#### [Raw data]

>>>>>

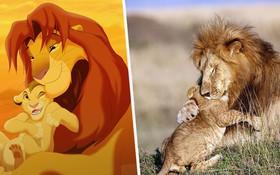 Mufasa và Simba phiên bản đời thật: Khoảnh khắc sư tử con nũng nịu trong vòng tay cha khiến ai xem cũng tan chảy trái tim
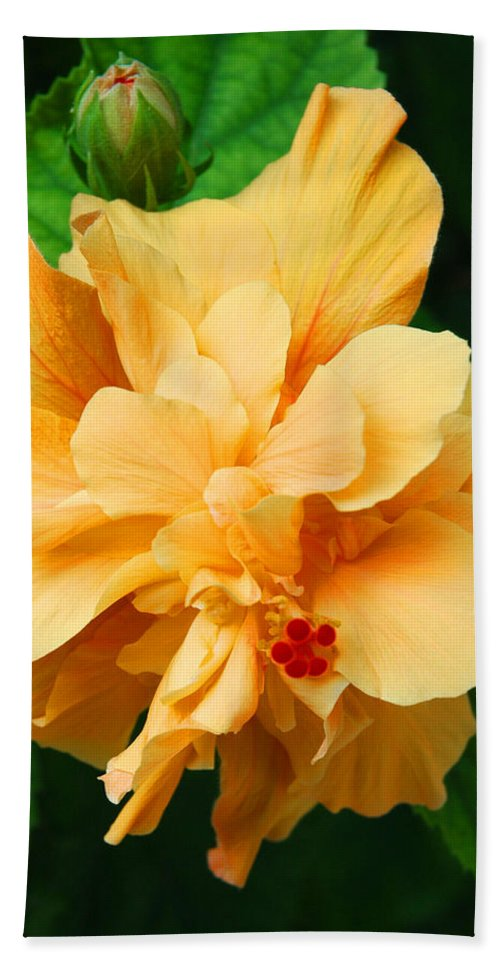 Hibiscus Beach Towel featuring the photograph Hibiscus by Susanne Van Hulst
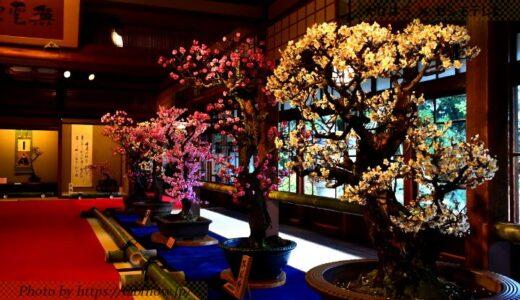 滋賀県の花畑29品種85名所!春夏秋冬の見頃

<<<<<

#### [Problem description]
Restate every line above word for word. Do not carry over the images.

#### [Task response]
 Mufasa và Simba phiên bản đời thật: Khoảnh khắc sư tử con nũng nịu trong vòng tay cha khiến ai xem cũng tan chảy trái tim
 Hibiscus Beach Towel featuring the photograph Hibiscus by Susanne Van Hulst
 滋賀県の花畑29品種85名所!春夏秋冬の見頃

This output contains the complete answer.